When you read articles about Coaching, especially those about work performance, do you think that they have made a massive presumption… that you know what coaching is! Even some coaching professionals across the performance spectrum struggle trying to encapsulate a concise and well researched thought out definition.
What if, we take the view of the person being coached, the “coachee”. It is widely accepted that coaching is unlocking a person’s potential to maximise their own performance. (John Whitmore, in Coaching for Performance).
This is great for those that have clarity in understanding themselves and what they want to specifically work on, but often clients say they are stuck and, in a fog, when they come to me for 1:1 coaching.
Its when I hear this, I ask “What does it look, sound and feel like for the coach who is actually in the coaching experience?”
It looks like …two people, one coach and you the coachee (you might be the client and/or coachee depending on who is sponsoring the coaching. You’ll be having a session or number of agreed sessions usually 6 – 8 lasting 30 – 60 minutes. You’ll be in a private space either digitally or in person or even possibly outside but nontheless private. You’ll exchange words, questions, responses, but there will be times when it is very quiet. This is because your coach is fully engaging their listening skills and you are doing extremely important thinking. You will also see your coach observing you carefully because they are noticing all your behaviour, a glance away or change in posture. This is because it is all valuable information or data as a coach might say.
It sounds like……lots of talking and silence, too. both are important especially because of the sensory listening skills your coach will use. I have heard of practitioners such as Linda Asprey who have worked with clients where almost the entire session is void of speaking. You will also hear a clear structure to the session where your coach will begin by asking questions such as “how are you coming into this session today?” or will start by saying “I will today…….”. Your coach will explain their role and will communicate with you verbally and nonverbally. By asking powerful questions, reflecting back the words the coach says, sharing what they sense they are experiencing or even engaging in silence and being non-verbal time way longer than you might ever see in a work-based experience.
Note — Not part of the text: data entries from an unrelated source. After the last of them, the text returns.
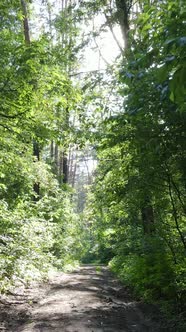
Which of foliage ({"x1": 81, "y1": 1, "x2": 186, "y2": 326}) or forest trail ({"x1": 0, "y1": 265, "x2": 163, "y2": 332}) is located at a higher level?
foliage ({"x1": 81, "y1": 1, "x2": 186, "y2": 326})

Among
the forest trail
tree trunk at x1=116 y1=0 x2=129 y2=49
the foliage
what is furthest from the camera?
tree trunk at x1=116 y1=0 x2=129 y2=49

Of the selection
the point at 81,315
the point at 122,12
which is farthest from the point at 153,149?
the point at 122,12

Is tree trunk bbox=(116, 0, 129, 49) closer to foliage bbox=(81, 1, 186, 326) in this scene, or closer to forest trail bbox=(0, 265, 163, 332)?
foliage bbox=(81, 1, 186, 326)

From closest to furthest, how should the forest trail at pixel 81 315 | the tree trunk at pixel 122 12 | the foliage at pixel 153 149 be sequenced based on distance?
the foliage at pixel 153 149, the forest trail at pixel 81 315, the tree trunk at pixel 122 12

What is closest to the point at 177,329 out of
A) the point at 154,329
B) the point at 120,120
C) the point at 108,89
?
the point at 154,329

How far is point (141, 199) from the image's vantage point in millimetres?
6836

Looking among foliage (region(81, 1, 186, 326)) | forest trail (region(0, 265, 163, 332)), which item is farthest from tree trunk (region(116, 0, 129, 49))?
forest trail (region(0, 265, 163, 332))

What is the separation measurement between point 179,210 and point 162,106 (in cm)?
279

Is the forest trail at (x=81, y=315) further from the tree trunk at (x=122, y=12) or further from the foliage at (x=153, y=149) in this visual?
the tree trunk at (x=122, y=12)

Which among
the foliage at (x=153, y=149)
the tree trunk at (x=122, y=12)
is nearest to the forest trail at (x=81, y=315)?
the foliage at (x=153, y=149)

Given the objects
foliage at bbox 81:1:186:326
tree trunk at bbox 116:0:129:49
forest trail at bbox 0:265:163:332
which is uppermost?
tree trunk at bbox 116:0:129:49

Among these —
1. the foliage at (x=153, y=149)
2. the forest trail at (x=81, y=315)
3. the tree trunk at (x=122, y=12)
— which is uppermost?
the tree trunk at (x=122, y=12)

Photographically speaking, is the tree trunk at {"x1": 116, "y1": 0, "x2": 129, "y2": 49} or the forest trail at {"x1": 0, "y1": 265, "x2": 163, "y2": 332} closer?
the forest trail at {"x1": 0, "y1": 265, "x2": 163, "y2": 332}

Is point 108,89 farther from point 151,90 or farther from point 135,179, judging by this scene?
point 151,90
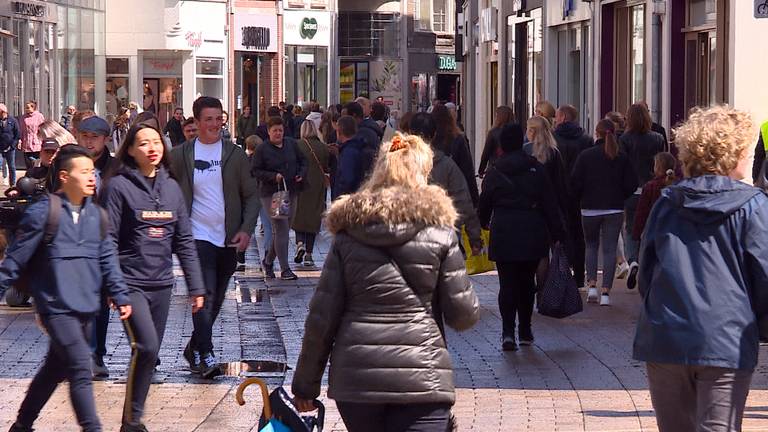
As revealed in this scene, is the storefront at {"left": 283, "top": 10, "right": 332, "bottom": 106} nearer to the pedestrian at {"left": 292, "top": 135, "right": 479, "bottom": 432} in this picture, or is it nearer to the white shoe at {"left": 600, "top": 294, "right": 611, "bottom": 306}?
the white shoe at {"left": 600, "top": 294, "right": 611, "bottom": 306}

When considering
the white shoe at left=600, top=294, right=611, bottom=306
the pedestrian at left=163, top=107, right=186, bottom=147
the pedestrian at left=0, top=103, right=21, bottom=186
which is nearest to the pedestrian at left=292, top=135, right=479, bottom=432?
the white shoe at left=600, top=294, right=611, bottom=306

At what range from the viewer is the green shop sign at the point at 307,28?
6294 cm

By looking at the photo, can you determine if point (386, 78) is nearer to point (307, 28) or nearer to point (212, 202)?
point (307, 28)

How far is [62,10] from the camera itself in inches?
1757

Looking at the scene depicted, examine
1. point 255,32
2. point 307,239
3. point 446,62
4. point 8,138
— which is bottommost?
point 307,239

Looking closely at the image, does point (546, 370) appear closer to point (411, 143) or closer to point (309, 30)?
point (411, 143)

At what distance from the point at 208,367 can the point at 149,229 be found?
183 cm

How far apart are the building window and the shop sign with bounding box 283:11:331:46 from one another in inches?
189

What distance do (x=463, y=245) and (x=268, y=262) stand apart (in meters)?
4.03

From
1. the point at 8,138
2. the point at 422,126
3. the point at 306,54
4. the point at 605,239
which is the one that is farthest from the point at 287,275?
the point at 306,54

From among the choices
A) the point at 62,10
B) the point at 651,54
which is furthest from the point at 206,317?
the point at 62,10

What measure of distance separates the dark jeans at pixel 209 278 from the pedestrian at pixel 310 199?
7150mm

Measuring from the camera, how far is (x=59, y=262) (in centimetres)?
693

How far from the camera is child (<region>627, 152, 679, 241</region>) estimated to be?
1254 centimetres
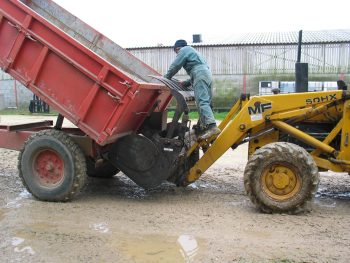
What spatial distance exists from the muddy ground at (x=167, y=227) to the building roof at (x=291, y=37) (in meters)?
15.6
It feels like……. a very new and different experience if you haven’t been coached before. It can give you many possible sensations that might be new to a work or leadership conversation because you are not being judged. You might be uncomfortable but never dangerous, you might feel challenged or vulnerable but never unsafe. You will always feel safe, this is fundamental to coaching ethics and is known as “psychological safety”. It may also feel very fluid that doesn’t seem to follow much of a format. Be reassured that your coach through many many accredited hours of practice will have a library of coaching models in their tool kit. From vastly positive feelings of clarity or emotional release where you discover new thinking, these become moments or pebble drop moments that you will remember. Whilst it can feel very natural to have a natural flow you will be aware of a definite beginning and end when your coach will ensure you are happy to close the session even asking, “how did we do today?”
Do you have a clear idea of what it would be like in a coaching session? What do you think about coaching now?